◆ **TEXT EXCERPT**
- - - -

State ex rel. McCormick v. Winton

Decision Date05 January 1885
PartiesSTATE ex rel. McCORMICK v. WINTON.
CourtOregon Supreme Court

Geo. H Durham, for relator.

Raleigh Stott and C.B. Bellinger, for defendant.

LORD J.

This is an information on the relation of Hugh McCormick, filed in this court against F.D. Morton, asking for an order to show cause why he should not be removed from his office as an attorney of this state. The facts alleged are, in substance of this character:

In the year 1883, at a regular term of the circuit court for Clatsop county, the complainant, James Franklin, William Bannister James McCarty, James Driscoll, and William Loyd were indicted by the grand jury of said county for the crime of kidnaping. As their attorney, the defendants so indicted employed the said Winton to defend them, and paid him the full amount he demanded as his fee to make such defense. Of the defendants indicted upon said charge, James Franklin was first put on trial, but the jury, failing to agree, were discharged by the court. Upon this result, it is alleged that the said Winton,--

"Then well knowing that the said Franklin could not be again tried during that term of the court, but desiring to take advantage of his client and extort money from him and his friends, went in person to Mrs. B. Grant, in whose employment the said Franklin then was, and told her that if Franklin was tried again during that term he would surely be convicted, but that if she would give him three hundred dollars he would see that the case was continued until the next term of said court; that he could influence the prosecuting attorney to continue the case."

The indictment against the other defendants, including the complainant, was not tried during the January term, but was continued until the August term of said court, 1883. The information then proceeds as follows:

"That immediately thereafter, and prior to the transactions hereinafter stated, the said Winton became possessed of information which satisfied him that the prosecuting attorney did not intend to prosecute the case against the said McCormick, and intended to dismiss the same and in the month of ______, 1883, the said Winton represented to the said McCormick, and to one Mrs. Louise Collins, with whom he was engaged in business, that if they would pay him sufficient money he could and would corrupt the prosecuting attorney and the prosecuting witness, and cause said action to be dismissed, and that said McCormick's only safety was in getting such action dismissed; that he could corrupt the said witnesses and officer, and secure the dismissal of said action; and the said Winton thereby induced the said McCormick and Mrs. Collins to pay to him the sum of nine hundred dollars for said purpose, although he well knew said action would be dismissed in any event, and knew that his said clients were ignorant of such fact, and that he only made such representations for the purpose of extorting money from said McCormick and Mrs. Collins," etc.

By reason of the premises it is further alleged that the said Winton has been guilty of willful deceit and misconduct in his profession, and of violating the confidence reposed in him by his clients.

- - - -

◆ **DATA EXTRACT**

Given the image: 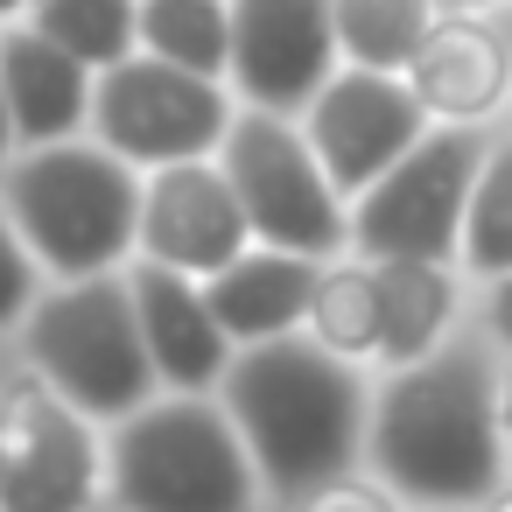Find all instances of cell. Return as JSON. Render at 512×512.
<instances>
[{"mask_svg": "<svg viewBox=\"0 0 512 512\" xmlns=\"http://www.w3.org/2000/svg\"><path fill=\"white\" fill-rule=\"evenodd\" d=\"M134 36H141V50H155L183 71L225 78V64H232V0H141Z\"/></svg>", "mask_w": 512, "mask_h": 512, "instance_id": "ffe728a7", "label": "cell"}, {"mask_svg": "<svg viewBox=\"0 0 512 512\" xmlns=\"http://www.w3.org/2000/svg\"><path fill=\"white\" fill-rule=\"evenodd\" d=\"M106 449L92 442V414H78L43 372L0 379V505L8 512H64L99 498Z\"/></svg>", "mask_w": 512, "mask_h": 512, "instance_id": "9c48e42d", "label": "cell"}, {"mask_svg": "<svg viewBox=\"0 0 512 512\" xmlns=\"http://www.w3.org/2000/svg\"><path fill=\"white\" fill-rule=\"evenodd\" d=\"M0 99H8L15 141H64L92 113V64H78L43 29H8L0 36Z\"/></svg>", "mask_w": 512, "mask_h": 512, "instance_id": "9a60e30c", "label": "cell"}, {"mask_svg": "<svg viewBox=\"0 0 512 512\" xmlns=\"http://www.w3.org/2000/svg\"><path fill=\"white\" fill-rule=\"evenodd\" d=\"M435 8H456V15H477V8H491V0H435Z\"/></svg>", "mask_w": 512, "mask_h": 512, "instance_id": "83f0119b", "label": "cell"}, {"mask_svg": "<svg viewBox=\"0 0 512 512\" xmlns=\"http://www.w3.org/2000/svg\"><path fill=\"white\" fill-rule=\"evenodd\" d=\"M316 267H323V260H309V253H288V246H260V239H253V246L232 253L218 274H204L211 316L225 323L232 344L274 337V330H302Z\"/></svg>", "mask_w": 512, "mask_h": 512, "instance_id": "2e32d148", "label": "cell"}, {"mask_svg": "<svg viewBox=\"0 0 512 512\" xmlns=\"http://www.w3.org/2000/svg\"><path fill=\"white\" fill-rule=\"evenodd\" d=\"M127 288H134V316H141V337H148L155 379L176 386V393H204V386H218V372H225V358H232V337H225V323L211 316L204 281L141 253L134 274H127Z\"/></svg>", "mask_w": 512, "mask_h": 512, "instance_id": "5bb4252c", "label": "cell"}, {"mask_svg": "<svg viewBox=\"0 0 512 512\" xmlns=\"http://www.w3.org/2000/svg\"><path fill=\"white\" fill-rule=\"evenodd\" d=\"M400 78L414 85L428 120H491L512 99V43L484 15L435 8V22L407 50Z\"/></svg>", "mask_w": 512, "mask_h": 512, "instance_id": "4fadbf2b", "label": "cell"}, {"mask_svg": "<svg viewBox=\"0 0 512 512\" xmlns=\"http://www.w3.org/2000/svg\"><path fill=\"white\" fill-rule=\"evenodd\" d=\"M365 463L393 498H421V505L491 498L505 470L498 344L463 330L407 365H386L365 414Z\"/></svg>", "mask_w": 512, "mask_h": 512, "instance_id": "6da1fadb", "label": "cell"}, {"mask_svg": "<svg viewBox=\"0 0 512 512\" xmlns=\"http://www.w3.org/2000/svg\"><path fill=\"white\" fill-rule=\"evenodd\" d=\"M372 288H379V365H407V358H421L449 337L456 260L386 253V260H372Z\"/></svg>", "mask_w": 512, "mask_h": 512, "instance_id": "e0dca14e", "label": "cell"}, {"mask_svg": "<svg viewBox=\"0 0 512 512\" xmlns=\"http://www.w3.org/2000/svg\"><path fill=\"white\" fill-rule=\"evenodd\" d=\"M85 127L127 155L134 169H162V162H190V155H218L225 127H232V99H225V78H204V71H183L169 57H120L99 71L92 85V113Z\"/></svg>", "mask_w": 512, "mask_h": 512, "instance_id": "ba28073f", "label": "cell"}, {"mask_svg": "<svg viewBox=\"0 0 512 512\" xmlns=\"http://www.w3.org/2000/svg\"><path fill=\"white\" fill-rule=\"evenodd\" d=\"M218 386H225V414L246 435V456L267 498L295 505L309 484L358 470L365 414H372L365 365L323 351L309 330H274V337L239 344Z\"/></svg>", "mask_w": 512, "mask_h": 512, "instance_id": "7a4b0ae2", "label": "cell"}, {"mask_svg": "<svg viewBox=\"0 0 512 512\" xmlns=\"http://www.w3.org/2000/svg\"><path fill=\"white\" fill-rule=\"evenodd\" d=\"M302 330L351 358V365H372L379 358V288H372V260L365 253H330L316 267V288H309V309H302Z\"/></svg>", "mask_w": 512, "mask_h": 512, "instance_id": "ac0fdd59", "label": "cell"}, {"mask_svg": "<svg viewBox=\"0 0 512 512\" xmlns=\"http://www.w3.org/2000/svg\"><path fill=\"white\" fill-rule=\"evenodd\" d=\"M498 435H505V456H512V365H498Z\"/></svg>", "mask_w": 512, "mask_h": 512, "instance_id": "484cf974", "label": "cell"}, {"mask_svg": "<svg viewBox=\"0 0 512 512\" xmlns=\"http://www.w3.org/2000/svg\"><path fill=\"white\" fill-rule=\"evenodd\" d=\"M505 8H512V0H505Z\"/></svg>", "mask_w": 512, "mask_h": 512, "instance_id": "4dcf8cb0", "label": "cell"}, {"mask_svg": "<svg viewBox=\"0 0 512 512\" xmlns=\"http://www.w3.org/2000/svg\"><path fill=\"white\" fill-rule=\"evenodd\" d=\"M106 491L148 512H232L260 498V477L225 400L176 393V400H141L134 414L113 421Z\"/></svg>", "mask_w": 512, "mask_h": 512, "instance_id": "277c9868", "label": "cell"}, {"mask_svg": "<svg viewBox=\"0 0 512 512\" xmlns=\"http://www.w3.org/2000/svg\"><path fill=\"white\" fill-rule=\"evenodd\" d=\"M456 267L477 281L512 267V127L484 141V162H477L470 204H463V232H456Z\"/></svg>", "mask_w": 512, "mask_h": 512, "instance_id": "d6986e66", "label": "cell"}, {"mask_svg": "<svg viewBox=\"0 0 512 512\" xmlns=\"http://www.w3.org/2000/svg\"><path fill=\"white\" fill-rule=\"evenodd\" d=\"M29 302H36V253L22 246L15 218H0V330L22 323Z\"/></svg>", "mask_w": 512, "mask_h": 512, "instance_id": "603a6c76", "label": "cell"}, {"mask_svg": "<svg viewBox=\"0 0 512 512\" xmlns=\"http://www.w3.org/2000/svg\"><path fill=\"white\" fill-rule=\"evenodd\" d=\"M484 337L512 358V267L484 281Z\"/></svg>", "mask_w": 512, "mask_h": 512, "instance_id": "d4e9b609", "label": "cell"}, {"mask_svg": "<svg viewBox=\"0 0 512 512\" xmlns=\"http://www.w3.org/2000/svg\"><path fill=\"white\" fill-rule=\"evenodd\" d=\"M8 148H15V120H8V99H0V162H8Z\"/></svg>", "mask_w": 512, "mask_h": 512, "instance_id": "4316f807", "label": "cell"}, {"mask_svg": "<svg viewBox=\"0 0 512 512\" xmlns=\"http://www.w3.org/2000/svg\"><path fill=\"white\" fill-rule=\"evenodd\" d=\"M0 197H8V218L22 232V246L36 253V267H50L57 281L120 267L141 232V176L106 141L64 134V141L29 148L8 169Z\"/></svg>", "mask_w": 512, "mask_h": 512, "instance_id": "3957f363", "label": "cell"}, {"mask_svg": "<svg viewBox=\"0 0 512 512\" xmlns=\"http://www.w3.org/2000/svg\"><path fill=\"white\" fill-rule=\"evenodd\" d=\"M295 120H302V134H309L323 176H330L337 197L351 204L379 169H393V162L414 148V134L428 127V106L414 99V85H407L400 71L337 64V71L309 92V106H302Z\"/></svg>", "mask_w": 512, "mask_h": 512, "instance_id": "30bf717a", "label": "cell"}, {"mask_svg": "<svg viewBox=\"0 0 512 512\" xmlns=\"http://www.w3.org/2000/svg\"><path fill=\"white\" fill-rule=\"evenodd\" d=\"M22 351H29V372H43L92 421H120L141 400H155V386H162L148 337H141V316H134V288L113 267L71 274L64 288L29 302Z\"/></svg>", "mask_w": 512, "mask_h": 512, "instance_id": "5b68a950", "label": "cell"}, {"mask_svg": "<svg viewBox=\"0 0 512 512\" xmlns=\"http://www.w3.org/2000/svg\"><path fill=\"white\" fill-rule=\"evenodd\" d=\"M295 505H351V512H379V505H393V491H386V484H365V477H351V470H337V477L309 484Z\"/></svg>", "mask_w": 512, "mask_h": 512, "instance_id": "cb8c5ba5", "label": "cell"}, {"mask_svg": "<svg viewBox=\"0 0 512 512\" xmlns=\"http://www.w3.org/2000/svg\"><path fill=\"white\" fill-rule=\"evenodd\" d=\"M428 22H435V0H330V29H337L344 64L400 71Z\"/></svg>", "mask_w": 512, "mask_h": 512, "instance_id": "44dd1931", "label": "cell"}, {"mask_svg": "<svg viewBox=\"0 0 512 512\" xmlns=\"http://www.w3.org/2000/svg\"><path fill=\"white\" fill-rule=\"evenodd\" d=\"M134 246L162 267H183V274H218L232 253L253 246V225H246V204L232 190V176L211 162V155H190V162H162L148 183H141V232Z\"/></svg>", "mask_w": 512, "mask_h": 512, "instance_id": "7c38bea8", "label": "cell"}, {"mask_svg": "<svg viewBox=\"0 0 512 512\" xmlns=\"http://www.w3.org/2000/svg\"><path fill=\"white\" fill-rule=\"evenodd\" d=\"M491 498H498V505H512V491H505V484H491Z\"/></svg>", "mask_w": 512, "mask_h": 512, "instance_id": "f546056e", "label": "cell"}, {"mask_svg": "<svg viewBox=\"0 0 512 512\" xmlns=\"http://www.w3.org/2000/svg\"><path fill=\"white\" fill-rule=\"evenodd\" d=\"M484 141H491L484 120L421 127L414 148L351 197V253H365V260H386V253L456 260V232H463V204H470V176L484 162Z\"/></svg>", "mask_w": 512, "mask_h": 512, "instance_id": "52a82bcc", "label": "cell"}, {"mask_svg": "<svg viewBox=\"0 0 512 512\" xmlns=\"http://www.w3.org/2000/svg\"><path fill=\"white\" fill-rule=\"evenodd\" d=\"M29 8V0H0V22H8V15H22Z\"/></svg>", "mask_w": 512, "mask_h": 512, "instance_id": "f1b7e54d", "label": "cell"}, {"mask_svg": "<svg viewBox=\"0 0 512 512\" xmlns=\"http://www.w3.org/2000/svg\"><path fill=\"white\" fill-rule=\"evenodd\" d=\"M337 29L330 0H232V64L225 78L239 85L246 106L302 113L309 92L337 71Z\"/></svg>", "mask_w": 512, "mask_h": 512, "instance_id": "8fae6325", "label": "cell"}, {"mask_svg": "<svg viewBox=\"0 0 512 512\" xmlns=\"http://www.w3.org/2000/svg\"><path fill=\"white\" fill-rule=\"evenodd\" d=\"M218 169L232 176L260 246H288L309 260H330L351 246V204L323 176L295 113H274V106L232 113L225 141H218Z\"/></svg>", "mask_w": 512, "mask_h": 512, "instance_id": "8992f818", "label": "cell"}, {"mask_svg": "<svg viewBox=\"0 0 512 512\" xmlns=\"http://www.w3.org/2000/svg\"><path fill=\"white\" fill-rule=\"evenodd\" d=\"M36 22L50 43H64L78 64H120L141 36H134V15H141V0H29Z\"/></svg>", "mask_w": 512, "mask_h": 512, "instance_id": "7402d4cb", "label": "cell"}]
</instances>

- - - -

◆ **REQUIREMENT**
Repeat word for word everything in the court decision from "Decision Date05 January" down to "Bellinger, for defendant.". The material has no connection to the court decision.

◆ **OUTPUT OF THE TASK**
Decision Date05 January 1885
PartiesSTATE ex rel. McCORMICK v. WINTON.
CourtOregon Supreme Court

Geo. H Durham, for relator.

Raleigh Stott and C.B. Bellinger, for defendant.